A Canadian rating agency has upheld Portugal’s only investment-grade credit rating in a decision that ensures the former bailout country’s continued access to the European Central Bank’s government bond-buying programme.

Dominion Bond Rating Service on Friday confirmed Portugal’s BBB (low) rating with a “stable” outlook, saying “the 2016 fiscal deficit came in well below the target set by the European Commission, demonstrating the government’s commitment to comply with EU fiscal rules.”

However, DBRS added that: “Portugal faces significant challenges, including elevated levels of public sector debt, low potential growth, fiscal pressures, and high corporate sector indebtedness.”

The “anti-austerity” socialist government of Prime Minister António Costa is expected to use the DBRS decision to press better known rating agencies, including Fitch, Moody’s and Standard & Poor’s, to upgrade Portugal above junk status.

After delivering the lowest budget deficit in more than 40 years, and tackling problems in the country’s fragile banking sector, Mr Costa is urging the EU and other rating agencies to give Portugal more credit for the scale of its economic turnaround.

Ricardo Mourinho Félix, secretary of state for finance, earlier this week told CNBC that rating agencies would face “increasing difficulties” in explaining why they continued to hold Portugal at below investment grade.

DBRS said public debt remained “very high at 130.4% of gross domestic product in 2016 and is projected to decline only gradually”, the agency said.

Despite higher than expected growth of 1.4 per cent last year and a forecast 1.8 per cent in 2017, it described Portugal’s longer-term growth prospects as “modest” with estimates of potential growth at about 1 per cent.

“Low levels of public and private investment, and low labour productivity continue to constrain potential growth.
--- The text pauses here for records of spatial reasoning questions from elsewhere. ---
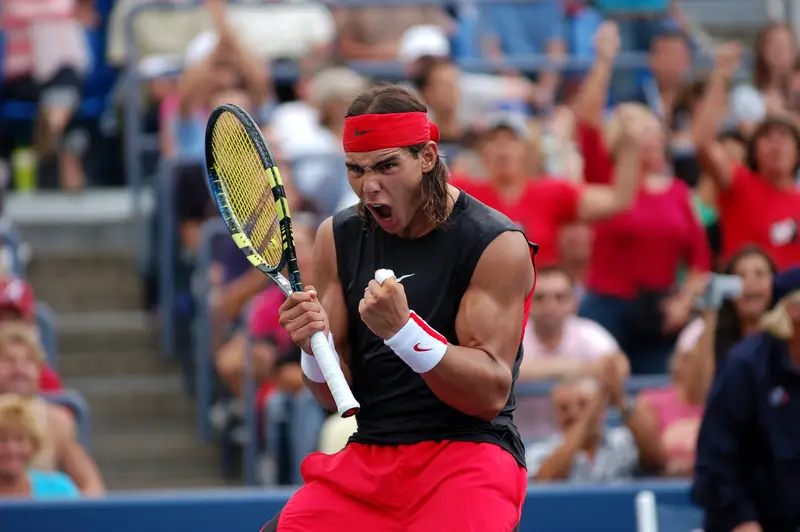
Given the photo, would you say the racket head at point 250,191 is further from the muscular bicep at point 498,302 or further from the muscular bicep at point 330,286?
the muscular bicep at point 498,302

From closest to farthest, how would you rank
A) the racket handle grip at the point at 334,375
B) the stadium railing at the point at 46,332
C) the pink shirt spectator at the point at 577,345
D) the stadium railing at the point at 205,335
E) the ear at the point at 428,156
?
the racket handle grip at the point at 334,375, the ear at the point at 428,156, the pink shirt spectator at the point at 577,345, the stadium railing at the point at 46,332, the stadium railing at the point at 205,335

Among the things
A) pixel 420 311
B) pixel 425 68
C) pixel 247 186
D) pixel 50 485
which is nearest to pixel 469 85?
pixel 425 68

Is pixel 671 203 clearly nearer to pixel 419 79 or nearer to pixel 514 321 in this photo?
pixel 419 79

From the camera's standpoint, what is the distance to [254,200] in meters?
4.08

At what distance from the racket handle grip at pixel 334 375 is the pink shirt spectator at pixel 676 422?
136 inches

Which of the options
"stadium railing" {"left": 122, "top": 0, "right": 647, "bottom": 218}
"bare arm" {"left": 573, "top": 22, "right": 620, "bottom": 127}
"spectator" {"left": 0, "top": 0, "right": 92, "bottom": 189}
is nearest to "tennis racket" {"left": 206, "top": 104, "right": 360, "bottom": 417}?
"bare arm" {"left": 573, "top": 22, "right": 620, "bottom": 127}

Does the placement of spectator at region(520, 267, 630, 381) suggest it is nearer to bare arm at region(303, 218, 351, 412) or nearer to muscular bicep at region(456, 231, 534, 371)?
bare arm at region(303, 218, 351, 412)

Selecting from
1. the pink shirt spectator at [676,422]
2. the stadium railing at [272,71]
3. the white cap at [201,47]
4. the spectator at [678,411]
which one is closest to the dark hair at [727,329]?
the spectator at [678,411]

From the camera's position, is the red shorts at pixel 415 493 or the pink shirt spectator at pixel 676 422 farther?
the pink shirt spectator at pixel 676 422

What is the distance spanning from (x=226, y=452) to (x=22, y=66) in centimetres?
399

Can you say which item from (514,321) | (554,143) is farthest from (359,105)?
(554,143)

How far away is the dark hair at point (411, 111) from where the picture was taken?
12.6 feet

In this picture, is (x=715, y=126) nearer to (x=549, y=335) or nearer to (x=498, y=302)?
(x=549, y=335)

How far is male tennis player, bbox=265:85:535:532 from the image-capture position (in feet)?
12.3
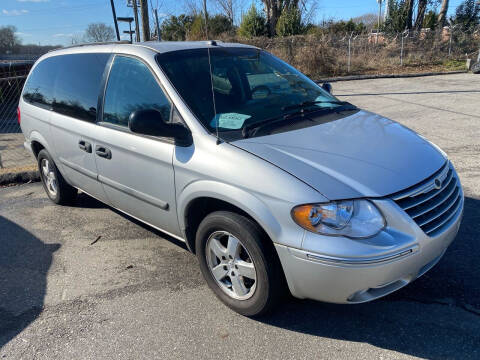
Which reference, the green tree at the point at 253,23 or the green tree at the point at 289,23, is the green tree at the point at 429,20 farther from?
the green tree at the point at 253,23

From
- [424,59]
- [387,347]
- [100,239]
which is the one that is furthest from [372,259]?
[424,59]

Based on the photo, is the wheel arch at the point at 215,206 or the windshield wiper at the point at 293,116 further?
the windshield wiper at the point at 293,116

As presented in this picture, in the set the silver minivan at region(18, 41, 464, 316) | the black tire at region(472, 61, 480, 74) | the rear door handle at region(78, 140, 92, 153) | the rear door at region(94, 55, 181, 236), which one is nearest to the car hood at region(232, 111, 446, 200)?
the silver minivan at region(18, 41, 464, 316)

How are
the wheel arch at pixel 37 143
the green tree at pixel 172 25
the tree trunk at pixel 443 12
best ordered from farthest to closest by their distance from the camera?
the green tree at pixel 172 25
the tree trunk at pixel 443 12
the wheel arch at pixel 37 143

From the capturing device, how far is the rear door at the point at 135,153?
317cm

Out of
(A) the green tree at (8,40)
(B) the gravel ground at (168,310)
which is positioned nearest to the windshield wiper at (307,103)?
(B) the gravel ground at (168,310)

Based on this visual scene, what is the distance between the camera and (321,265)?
7.59 ft

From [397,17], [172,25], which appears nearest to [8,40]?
[172,25]

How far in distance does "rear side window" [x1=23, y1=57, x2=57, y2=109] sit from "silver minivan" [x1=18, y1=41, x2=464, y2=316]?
48 centimetres

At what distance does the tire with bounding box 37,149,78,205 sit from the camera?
488cm

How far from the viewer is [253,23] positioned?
2739cm

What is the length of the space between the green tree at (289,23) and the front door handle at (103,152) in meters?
24.8

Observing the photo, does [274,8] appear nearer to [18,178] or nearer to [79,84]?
[18,178]

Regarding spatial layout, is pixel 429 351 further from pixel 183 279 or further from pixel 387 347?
pixel 183 279
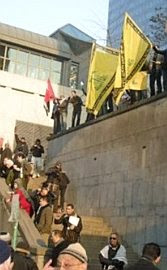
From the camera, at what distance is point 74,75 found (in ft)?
126

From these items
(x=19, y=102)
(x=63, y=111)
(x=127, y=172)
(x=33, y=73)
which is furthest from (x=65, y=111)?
(x=33, y=73)

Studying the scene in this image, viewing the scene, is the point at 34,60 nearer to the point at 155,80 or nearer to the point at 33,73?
the point at 33,73

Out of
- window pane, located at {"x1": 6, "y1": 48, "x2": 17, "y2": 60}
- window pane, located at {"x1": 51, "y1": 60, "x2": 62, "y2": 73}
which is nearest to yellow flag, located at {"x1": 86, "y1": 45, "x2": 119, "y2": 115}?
window pane, located at {"x1": 6, "y1": 48, "x2": 17, "y2": 60}

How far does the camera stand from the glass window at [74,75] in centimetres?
3800

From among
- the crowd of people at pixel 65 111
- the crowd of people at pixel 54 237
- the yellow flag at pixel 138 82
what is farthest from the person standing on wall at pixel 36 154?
the yellow flag at pixel 138 82

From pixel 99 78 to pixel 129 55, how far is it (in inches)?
91.3

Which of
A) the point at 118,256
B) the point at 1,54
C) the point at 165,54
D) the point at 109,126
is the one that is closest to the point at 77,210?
the point at 109,126

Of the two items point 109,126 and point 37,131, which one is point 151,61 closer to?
point 109,126

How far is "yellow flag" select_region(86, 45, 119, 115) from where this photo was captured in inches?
822

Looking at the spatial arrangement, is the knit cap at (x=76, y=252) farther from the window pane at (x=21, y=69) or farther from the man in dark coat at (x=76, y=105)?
the window pane at (x=21, y=69)

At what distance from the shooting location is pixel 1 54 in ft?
119

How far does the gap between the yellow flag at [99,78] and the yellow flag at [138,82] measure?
1.77 m

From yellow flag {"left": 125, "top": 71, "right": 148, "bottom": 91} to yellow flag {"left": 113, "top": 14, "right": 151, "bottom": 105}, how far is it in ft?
0.38

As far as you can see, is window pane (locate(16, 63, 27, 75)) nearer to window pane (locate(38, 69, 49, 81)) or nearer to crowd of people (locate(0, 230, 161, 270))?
window pane (locate(38, 69, 49, 81))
Reforms to raise education levels and efficiency in the public administration are being implemented, but these could take time to yield results,” the agency said.

Lesser-known DBRS is the only ECB-recognised rating agency to rate Portugal above junk status. Its rating, which has remained at investment grade since 2011, has safeguarded the country’s eligibility for the ECB’s bond-buying programme, which has played a crucial role in holding down government borrowing costs.

Fitch, Moody’s and S&P have all rated Portugal at below investment grade since 2011 when the country negotiated a €78bn bailout and a three-year adjustment programme with the EU and the International Monetary Fund.